Office space take-up in Cebu jumped 150 percent quarter-on-quarter to 20,000 square meters in the first quarter of 2025, accounting for 36 percent of all provincial office transactions nationwide. The rebound followed a cautious fourth quarter 2024, when global macroeconomic uncertainty — including US election jitters and tariffs — prompted firms to delay real estate decisions.
“The Metro Cebu office market is off to a good start in 2025,” said Kathlyn Atillo-Relatos and Ohara Rosales of Colliers. “The IT-BPM sector remains the main driver, with expansion and new setups making up the majority of deals.”
Total office transactions across the Philippines reached 55,000 square meters in the first quarter. Cebu remains the top office destination outside Metro Manila, supported by a strong supply of Grade A buildings, a skilled talent pool and relatively low operating costs.

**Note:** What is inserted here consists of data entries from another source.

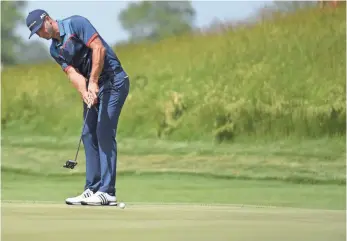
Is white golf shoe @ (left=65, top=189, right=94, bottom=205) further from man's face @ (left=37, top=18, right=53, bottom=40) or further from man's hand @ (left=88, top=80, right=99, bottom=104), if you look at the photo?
man's face @ (left=37, top=18, right=53, bottom=40)

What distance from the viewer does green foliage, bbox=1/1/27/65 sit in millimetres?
13664

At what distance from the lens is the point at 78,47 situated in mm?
5387

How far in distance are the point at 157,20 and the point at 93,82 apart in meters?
6.81

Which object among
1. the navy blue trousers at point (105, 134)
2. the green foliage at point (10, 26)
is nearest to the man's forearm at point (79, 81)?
the navy blue trousers at point (105, 134)

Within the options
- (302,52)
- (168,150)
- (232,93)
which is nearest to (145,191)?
(168,150)

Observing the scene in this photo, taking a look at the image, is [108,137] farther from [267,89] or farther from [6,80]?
[6,80]

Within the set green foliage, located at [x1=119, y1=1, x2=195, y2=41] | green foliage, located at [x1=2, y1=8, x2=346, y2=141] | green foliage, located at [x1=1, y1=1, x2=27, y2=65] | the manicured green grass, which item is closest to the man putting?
the manicured green grass

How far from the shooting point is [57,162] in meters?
9.73

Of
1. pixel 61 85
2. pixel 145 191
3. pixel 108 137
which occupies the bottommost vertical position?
pixel 145 191

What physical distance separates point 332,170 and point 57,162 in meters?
3.10

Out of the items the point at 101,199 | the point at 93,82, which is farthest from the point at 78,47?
the point at 101,199

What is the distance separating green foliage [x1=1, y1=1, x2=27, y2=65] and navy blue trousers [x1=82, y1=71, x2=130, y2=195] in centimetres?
784

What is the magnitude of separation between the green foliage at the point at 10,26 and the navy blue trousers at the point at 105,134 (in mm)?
7843

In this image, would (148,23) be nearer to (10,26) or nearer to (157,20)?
(157,20)
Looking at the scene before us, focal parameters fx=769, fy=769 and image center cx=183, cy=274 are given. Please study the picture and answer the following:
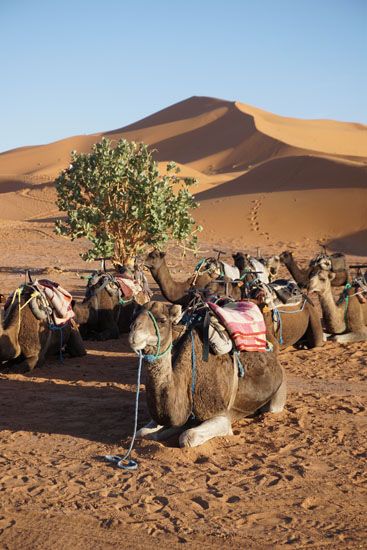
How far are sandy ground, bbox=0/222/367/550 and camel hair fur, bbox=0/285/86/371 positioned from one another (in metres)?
0.41

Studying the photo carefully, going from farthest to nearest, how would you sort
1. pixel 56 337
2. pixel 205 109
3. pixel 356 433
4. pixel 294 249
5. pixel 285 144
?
1. pixel 205 109
2. pixel 285 144
3. pixel 294 249
4. pixel 56 337
5. pixel 356 433

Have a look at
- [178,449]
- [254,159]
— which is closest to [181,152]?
[254,159]

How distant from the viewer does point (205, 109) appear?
113 meters

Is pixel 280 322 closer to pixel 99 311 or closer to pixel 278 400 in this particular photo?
pixel 278 400

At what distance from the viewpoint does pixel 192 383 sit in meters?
7.47

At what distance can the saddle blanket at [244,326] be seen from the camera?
25.5 ft

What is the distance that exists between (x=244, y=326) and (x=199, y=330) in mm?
500

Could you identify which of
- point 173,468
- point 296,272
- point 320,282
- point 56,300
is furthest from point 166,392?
point 296,272

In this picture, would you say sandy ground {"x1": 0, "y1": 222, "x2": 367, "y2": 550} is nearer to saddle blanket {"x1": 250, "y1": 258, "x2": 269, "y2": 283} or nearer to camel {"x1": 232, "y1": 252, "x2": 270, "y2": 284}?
camel {"x1": 232, "y1": 252, "x2": 270, "y2": 284}

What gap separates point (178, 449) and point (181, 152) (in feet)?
286

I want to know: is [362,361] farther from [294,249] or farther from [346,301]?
[294,249]

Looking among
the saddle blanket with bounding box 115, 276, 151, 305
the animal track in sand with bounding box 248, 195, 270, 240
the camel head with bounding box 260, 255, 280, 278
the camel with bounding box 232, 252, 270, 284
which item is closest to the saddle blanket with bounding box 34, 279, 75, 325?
the saddle blanket with bounding box 115, 276, 151, 305

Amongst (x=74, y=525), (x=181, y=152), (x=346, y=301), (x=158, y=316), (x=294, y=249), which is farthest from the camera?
(x=181, y=152)

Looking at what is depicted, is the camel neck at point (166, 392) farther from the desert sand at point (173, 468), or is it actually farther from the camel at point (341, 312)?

Vacancy edges up on new supply
Despite the rise in take-up, Metro Cebu’s overall vacancy rate climbed to 21.2 percent in the first quarter of 2025 from 20.5 percent at end-2024. The increase is largely attributed to new completions in Cebu IT Park, including Filinvest’s Cyberzone Towers 3 and 4.

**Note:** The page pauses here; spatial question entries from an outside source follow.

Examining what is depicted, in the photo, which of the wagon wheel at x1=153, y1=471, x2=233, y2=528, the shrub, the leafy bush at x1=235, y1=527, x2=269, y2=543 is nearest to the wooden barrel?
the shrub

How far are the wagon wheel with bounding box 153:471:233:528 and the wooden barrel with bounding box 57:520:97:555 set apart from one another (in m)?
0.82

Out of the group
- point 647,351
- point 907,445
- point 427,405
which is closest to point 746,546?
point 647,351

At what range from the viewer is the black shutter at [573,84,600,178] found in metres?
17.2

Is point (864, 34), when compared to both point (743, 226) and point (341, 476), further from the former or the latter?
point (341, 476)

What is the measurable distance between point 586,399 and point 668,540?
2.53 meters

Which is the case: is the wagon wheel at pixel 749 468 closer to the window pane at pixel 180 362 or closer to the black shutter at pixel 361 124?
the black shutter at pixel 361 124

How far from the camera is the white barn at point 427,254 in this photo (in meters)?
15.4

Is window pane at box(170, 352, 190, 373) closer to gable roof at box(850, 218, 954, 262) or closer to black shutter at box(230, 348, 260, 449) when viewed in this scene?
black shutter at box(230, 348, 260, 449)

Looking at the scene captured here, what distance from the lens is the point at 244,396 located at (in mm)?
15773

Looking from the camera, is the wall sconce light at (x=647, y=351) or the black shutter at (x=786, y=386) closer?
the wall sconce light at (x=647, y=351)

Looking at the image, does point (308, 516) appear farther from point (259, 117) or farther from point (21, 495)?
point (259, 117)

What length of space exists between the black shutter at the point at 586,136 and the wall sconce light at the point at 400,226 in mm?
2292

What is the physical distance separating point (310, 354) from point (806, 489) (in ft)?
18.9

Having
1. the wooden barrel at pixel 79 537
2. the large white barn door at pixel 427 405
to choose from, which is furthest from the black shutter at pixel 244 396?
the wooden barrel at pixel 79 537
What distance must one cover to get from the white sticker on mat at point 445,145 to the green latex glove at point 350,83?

More than 110,000 square meters of additional office space are expected in Cebu by year-end, with upcoming completions in North Reclamation Area, Mactan, Fuente Osmeña, South Road Properties and Uptown Cebu. Colliers expects vacancy levels to remain elevated as developers deliver new inventory, although active pre-leasing may offset some of the slack.

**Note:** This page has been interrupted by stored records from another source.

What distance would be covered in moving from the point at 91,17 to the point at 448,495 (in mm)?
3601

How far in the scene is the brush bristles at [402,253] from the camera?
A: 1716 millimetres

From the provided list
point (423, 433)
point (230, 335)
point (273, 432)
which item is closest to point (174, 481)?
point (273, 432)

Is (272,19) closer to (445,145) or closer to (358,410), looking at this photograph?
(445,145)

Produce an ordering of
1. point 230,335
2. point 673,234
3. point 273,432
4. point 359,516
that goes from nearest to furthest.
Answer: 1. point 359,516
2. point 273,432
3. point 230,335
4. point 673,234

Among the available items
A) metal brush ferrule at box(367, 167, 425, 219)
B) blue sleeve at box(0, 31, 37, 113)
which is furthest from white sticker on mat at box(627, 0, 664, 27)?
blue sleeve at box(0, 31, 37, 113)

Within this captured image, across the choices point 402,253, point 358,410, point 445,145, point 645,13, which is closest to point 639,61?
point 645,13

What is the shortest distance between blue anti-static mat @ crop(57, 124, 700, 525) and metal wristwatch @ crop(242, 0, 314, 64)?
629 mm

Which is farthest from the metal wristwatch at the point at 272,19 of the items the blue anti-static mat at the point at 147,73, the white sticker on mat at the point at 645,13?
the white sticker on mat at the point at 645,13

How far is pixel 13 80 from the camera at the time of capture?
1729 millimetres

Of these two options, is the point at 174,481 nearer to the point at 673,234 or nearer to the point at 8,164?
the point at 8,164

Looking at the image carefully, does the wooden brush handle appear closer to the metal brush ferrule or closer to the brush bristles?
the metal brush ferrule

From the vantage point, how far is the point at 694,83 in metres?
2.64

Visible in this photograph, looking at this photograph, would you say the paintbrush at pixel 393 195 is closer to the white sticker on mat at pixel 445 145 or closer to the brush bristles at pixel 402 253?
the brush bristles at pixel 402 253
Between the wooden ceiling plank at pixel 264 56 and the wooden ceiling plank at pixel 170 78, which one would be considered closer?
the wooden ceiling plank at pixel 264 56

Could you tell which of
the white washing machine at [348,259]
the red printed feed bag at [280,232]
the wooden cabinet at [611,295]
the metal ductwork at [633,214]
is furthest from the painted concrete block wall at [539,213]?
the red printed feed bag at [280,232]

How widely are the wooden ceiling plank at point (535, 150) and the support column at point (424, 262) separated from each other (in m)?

A key trend underscoring Cebu’s market resilience is the return of pre-leasing activity. Major IT-BPM tenants are securing office space in advance, including in buildings still under construction, reflecting long-term confidence in the region.
Filinvest’s newly completed towers have seen significant pre-leasing commitments from outsourcing firms catering to North American and Asia-Pacific markets. These early sign-ups pushed net take-up into positive territory at 13,000 square meters, reversing the -4,000 square meters recorded in the fourth quarter of 2024.
“The resurgence of pre-leasing highlights Cebu’s position as a long-term outsourcing hub,” Colliers noted. “Occupiers are positioning themselves for growth while landlords are gaining renewed confidence to proceed with pipeline projects.”
Seat leasing, or flexible workspace arrangements, are also gaining momentum in Cebu. The model allows companies — especially BPOs — to lease fully fitted office space without significant upfront capital outlay.
With about 70 percent of Cebu’s available office stock delivered in bare-shell or warm-shell condition, flexible office options are emerging as a preferred solution for cost-sensitive tenants. Flex space vacancies are holding at just 13 percent, well below the 21.2 percent average in the traditional office market.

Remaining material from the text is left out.